— Start of Data provided —

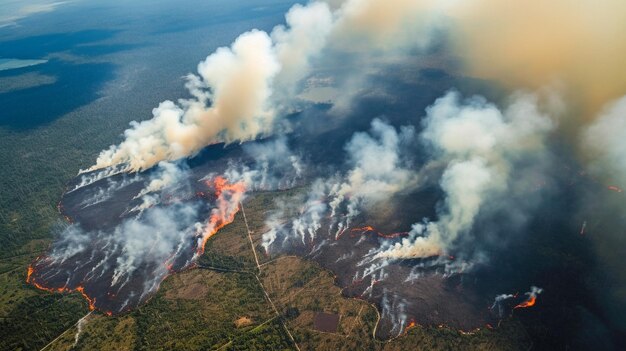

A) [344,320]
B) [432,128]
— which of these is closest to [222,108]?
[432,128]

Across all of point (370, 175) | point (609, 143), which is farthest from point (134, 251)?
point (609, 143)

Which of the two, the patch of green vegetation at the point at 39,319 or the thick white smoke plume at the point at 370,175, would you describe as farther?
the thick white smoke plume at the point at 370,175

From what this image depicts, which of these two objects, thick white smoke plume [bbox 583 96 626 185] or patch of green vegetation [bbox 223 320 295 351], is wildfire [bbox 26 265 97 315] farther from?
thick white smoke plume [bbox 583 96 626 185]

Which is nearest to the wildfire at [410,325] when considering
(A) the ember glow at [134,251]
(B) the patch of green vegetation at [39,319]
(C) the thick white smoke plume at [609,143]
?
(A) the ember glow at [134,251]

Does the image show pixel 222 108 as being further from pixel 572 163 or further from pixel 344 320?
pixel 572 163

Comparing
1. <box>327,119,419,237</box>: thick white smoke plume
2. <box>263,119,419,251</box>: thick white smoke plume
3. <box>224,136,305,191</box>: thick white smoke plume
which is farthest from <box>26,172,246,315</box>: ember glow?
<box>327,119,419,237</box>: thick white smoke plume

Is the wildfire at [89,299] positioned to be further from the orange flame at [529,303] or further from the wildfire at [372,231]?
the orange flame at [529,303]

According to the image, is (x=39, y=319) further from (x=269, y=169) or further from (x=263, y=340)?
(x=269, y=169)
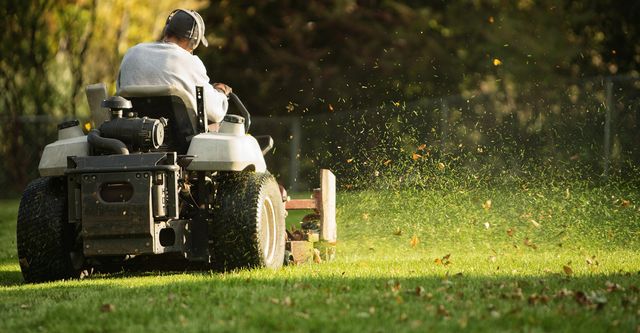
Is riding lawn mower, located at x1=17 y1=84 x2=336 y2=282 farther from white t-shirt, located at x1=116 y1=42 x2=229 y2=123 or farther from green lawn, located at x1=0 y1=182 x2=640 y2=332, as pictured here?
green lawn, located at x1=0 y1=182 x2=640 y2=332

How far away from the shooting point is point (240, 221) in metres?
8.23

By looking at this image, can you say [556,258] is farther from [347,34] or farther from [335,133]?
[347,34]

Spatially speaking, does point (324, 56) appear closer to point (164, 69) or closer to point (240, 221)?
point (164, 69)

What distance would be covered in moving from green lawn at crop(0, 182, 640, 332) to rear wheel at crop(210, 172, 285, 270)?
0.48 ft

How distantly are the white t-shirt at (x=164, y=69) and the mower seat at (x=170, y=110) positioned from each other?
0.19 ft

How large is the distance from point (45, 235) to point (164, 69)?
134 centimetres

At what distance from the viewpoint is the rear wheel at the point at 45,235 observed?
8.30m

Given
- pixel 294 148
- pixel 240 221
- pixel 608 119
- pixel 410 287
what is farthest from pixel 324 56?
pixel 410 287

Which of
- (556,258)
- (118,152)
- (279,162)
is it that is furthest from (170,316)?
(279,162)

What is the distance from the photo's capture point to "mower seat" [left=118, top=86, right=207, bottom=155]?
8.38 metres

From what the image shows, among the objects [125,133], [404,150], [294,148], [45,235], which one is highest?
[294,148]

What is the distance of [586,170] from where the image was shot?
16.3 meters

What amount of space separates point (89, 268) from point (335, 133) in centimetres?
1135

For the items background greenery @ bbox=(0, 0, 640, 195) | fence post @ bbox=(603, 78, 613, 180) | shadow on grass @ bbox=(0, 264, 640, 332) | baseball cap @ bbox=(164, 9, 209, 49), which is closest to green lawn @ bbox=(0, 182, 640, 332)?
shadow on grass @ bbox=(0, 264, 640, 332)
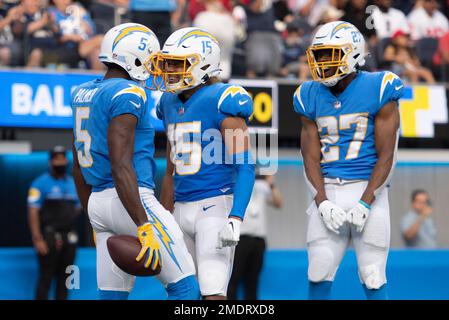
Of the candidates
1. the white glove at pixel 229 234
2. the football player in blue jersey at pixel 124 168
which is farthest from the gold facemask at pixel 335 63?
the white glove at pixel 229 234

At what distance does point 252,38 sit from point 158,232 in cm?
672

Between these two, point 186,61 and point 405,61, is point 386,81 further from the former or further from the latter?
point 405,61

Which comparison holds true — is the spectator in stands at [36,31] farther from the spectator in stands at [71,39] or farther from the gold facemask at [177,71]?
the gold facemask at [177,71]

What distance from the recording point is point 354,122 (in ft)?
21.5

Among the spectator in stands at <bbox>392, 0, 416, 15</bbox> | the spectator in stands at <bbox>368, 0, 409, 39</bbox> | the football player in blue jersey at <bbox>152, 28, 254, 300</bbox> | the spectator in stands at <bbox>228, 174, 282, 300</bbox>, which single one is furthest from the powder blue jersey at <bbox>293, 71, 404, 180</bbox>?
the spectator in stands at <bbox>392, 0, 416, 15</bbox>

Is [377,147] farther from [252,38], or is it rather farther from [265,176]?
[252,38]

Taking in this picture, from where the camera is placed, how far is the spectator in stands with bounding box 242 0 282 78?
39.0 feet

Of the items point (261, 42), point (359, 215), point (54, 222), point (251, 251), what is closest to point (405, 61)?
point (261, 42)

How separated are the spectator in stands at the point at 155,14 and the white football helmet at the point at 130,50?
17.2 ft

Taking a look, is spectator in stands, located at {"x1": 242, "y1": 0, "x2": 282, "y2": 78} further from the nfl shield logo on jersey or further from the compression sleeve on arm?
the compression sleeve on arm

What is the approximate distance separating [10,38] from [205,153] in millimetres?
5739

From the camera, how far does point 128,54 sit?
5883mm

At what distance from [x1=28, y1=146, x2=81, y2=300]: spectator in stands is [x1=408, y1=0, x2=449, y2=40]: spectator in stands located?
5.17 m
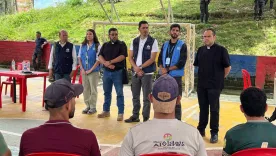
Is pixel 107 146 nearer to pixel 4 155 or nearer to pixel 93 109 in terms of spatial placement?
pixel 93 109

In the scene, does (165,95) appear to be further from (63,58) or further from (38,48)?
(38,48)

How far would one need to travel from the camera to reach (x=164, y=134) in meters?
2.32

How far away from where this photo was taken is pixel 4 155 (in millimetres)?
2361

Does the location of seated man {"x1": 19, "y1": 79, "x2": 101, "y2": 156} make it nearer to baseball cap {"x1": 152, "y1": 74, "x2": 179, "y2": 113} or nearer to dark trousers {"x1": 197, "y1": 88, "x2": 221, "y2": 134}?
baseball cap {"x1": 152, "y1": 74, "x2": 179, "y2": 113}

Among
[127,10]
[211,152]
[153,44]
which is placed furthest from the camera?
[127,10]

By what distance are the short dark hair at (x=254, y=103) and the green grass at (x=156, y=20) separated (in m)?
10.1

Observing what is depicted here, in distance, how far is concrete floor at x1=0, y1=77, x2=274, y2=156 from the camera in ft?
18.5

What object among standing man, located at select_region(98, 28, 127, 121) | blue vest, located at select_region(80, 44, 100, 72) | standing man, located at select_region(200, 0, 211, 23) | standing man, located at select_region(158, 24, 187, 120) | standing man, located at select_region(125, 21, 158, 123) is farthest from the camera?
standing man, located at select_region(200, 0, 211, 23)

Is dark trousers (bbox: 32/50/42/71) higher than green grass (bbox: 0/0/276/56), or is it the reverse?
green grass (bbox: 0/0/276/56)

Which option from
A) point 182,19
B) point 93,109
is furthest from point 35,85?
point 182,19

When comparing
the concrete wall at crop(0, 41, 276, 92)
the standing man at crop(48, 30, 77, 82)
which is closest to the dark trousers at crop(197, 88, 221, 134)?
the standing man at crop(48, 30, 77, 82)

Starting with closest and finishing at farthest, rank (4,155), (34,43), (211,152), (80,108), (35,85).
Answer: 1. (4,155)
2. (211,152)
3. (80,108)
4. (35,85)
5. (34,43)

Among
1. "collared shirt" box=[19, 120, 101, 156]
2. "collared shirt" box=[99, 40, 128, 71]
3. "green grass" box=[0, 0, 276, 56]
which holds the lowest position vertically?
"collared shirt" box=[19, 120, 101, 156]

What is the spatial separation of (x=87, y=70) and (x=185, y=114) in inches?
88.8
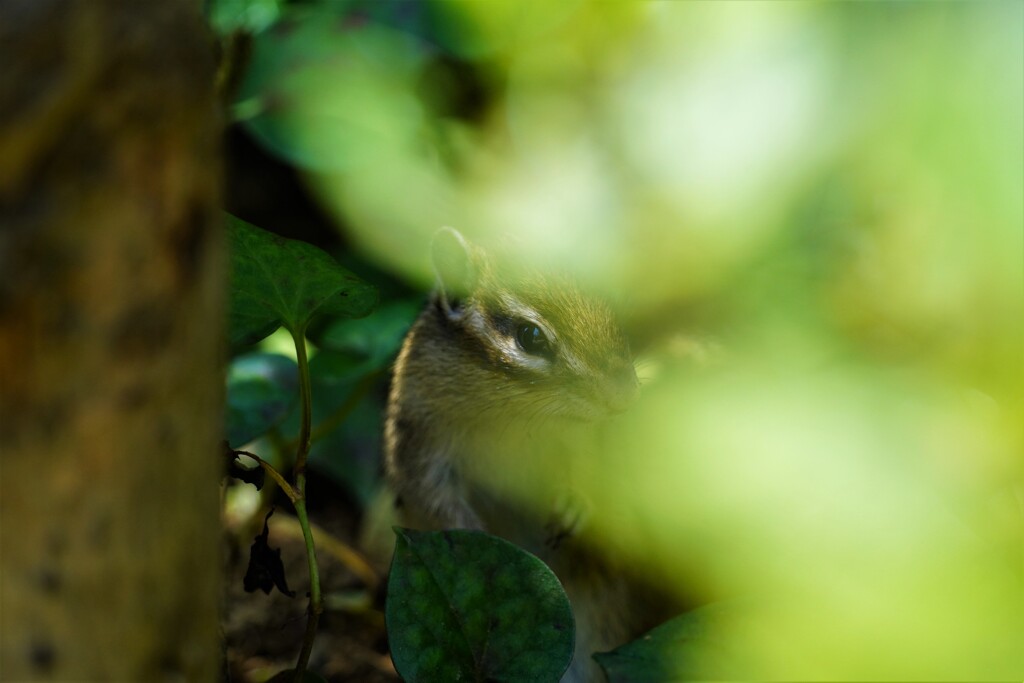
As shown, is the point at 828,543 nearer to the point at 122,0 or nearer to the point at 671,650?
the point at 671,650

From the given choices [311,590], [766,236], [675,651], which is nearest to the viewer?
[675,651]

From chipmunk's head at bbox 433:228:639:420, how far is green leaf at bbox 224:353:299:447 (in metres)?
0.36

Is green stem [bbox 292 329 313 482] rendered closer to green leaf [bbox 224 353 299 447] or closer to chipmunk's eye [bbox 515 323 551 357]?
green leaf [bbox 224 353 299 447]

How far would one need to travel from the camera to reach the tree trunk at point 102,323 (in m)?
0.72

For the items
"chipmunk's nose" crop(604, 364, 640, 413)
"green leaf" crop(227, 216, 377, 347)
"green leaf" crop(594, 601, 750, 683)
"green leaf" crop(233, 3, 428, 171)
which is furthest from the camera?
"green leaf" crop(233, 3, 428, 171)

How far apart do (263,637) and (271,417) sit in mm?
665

— End of Data provided —
— Start of Data provided —

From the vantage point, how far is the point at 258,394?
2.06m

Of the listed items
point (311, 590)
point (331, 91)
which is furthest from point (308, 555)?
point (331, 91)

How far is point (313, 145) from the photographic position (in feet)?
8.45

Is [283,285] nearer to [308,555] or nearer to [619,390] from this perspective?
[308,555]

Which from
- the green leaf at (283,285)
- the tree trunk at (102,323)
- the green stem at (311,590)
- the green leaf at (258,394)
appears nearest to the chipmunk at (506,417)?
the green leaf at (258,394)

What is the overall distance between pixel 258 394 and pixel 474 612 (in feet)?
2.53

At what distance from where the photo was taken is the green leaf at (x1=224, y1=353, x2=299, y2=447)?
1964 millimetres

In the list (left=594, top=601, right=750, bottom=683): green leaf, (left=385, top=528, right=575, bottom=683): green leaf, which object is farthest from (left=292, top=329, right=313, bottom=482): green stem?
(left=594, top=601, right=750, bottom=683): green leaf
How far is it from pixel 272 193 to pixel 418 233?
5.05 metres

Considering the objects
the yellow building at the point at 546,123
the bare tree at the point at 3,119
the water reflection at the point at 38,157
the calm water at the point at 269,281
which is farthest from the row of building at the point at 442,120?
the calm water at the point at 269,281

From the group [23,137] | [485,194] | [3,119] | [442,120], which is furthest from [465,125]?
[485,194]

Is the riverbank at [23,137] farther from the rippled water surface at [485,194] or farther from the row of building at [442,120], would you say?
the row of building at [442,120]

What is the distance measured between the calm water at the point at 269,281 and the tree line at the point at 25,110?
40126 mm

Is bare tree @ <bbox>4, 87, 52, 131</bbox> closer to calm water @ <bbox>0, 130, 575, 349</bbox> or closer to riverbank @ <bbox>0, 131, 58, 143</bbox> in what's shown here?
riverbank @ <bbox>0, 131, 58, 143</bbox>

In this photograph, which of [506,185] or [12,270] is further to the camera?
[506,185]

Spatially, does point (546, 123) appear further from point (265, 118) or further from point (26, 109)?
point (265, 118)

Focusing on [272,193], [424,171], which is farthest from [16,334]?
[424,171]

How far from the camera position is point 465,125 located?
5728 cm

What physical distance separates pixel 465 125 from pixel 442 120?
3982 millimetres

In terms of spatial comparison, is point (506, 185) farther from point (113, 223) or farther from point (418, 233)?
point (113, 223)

— End of Data provided —

Exercise.
Report every line in the collected data that contains the word "separated". Copy each one in full.

Result below.
How separated are the spectator in stands at the point at 155,14 and the white football helmet at the point at 130,50?
By what distance are the short dark hair at (x=254, y=103) and the green grass at (x=156, y=20) separated (in m)?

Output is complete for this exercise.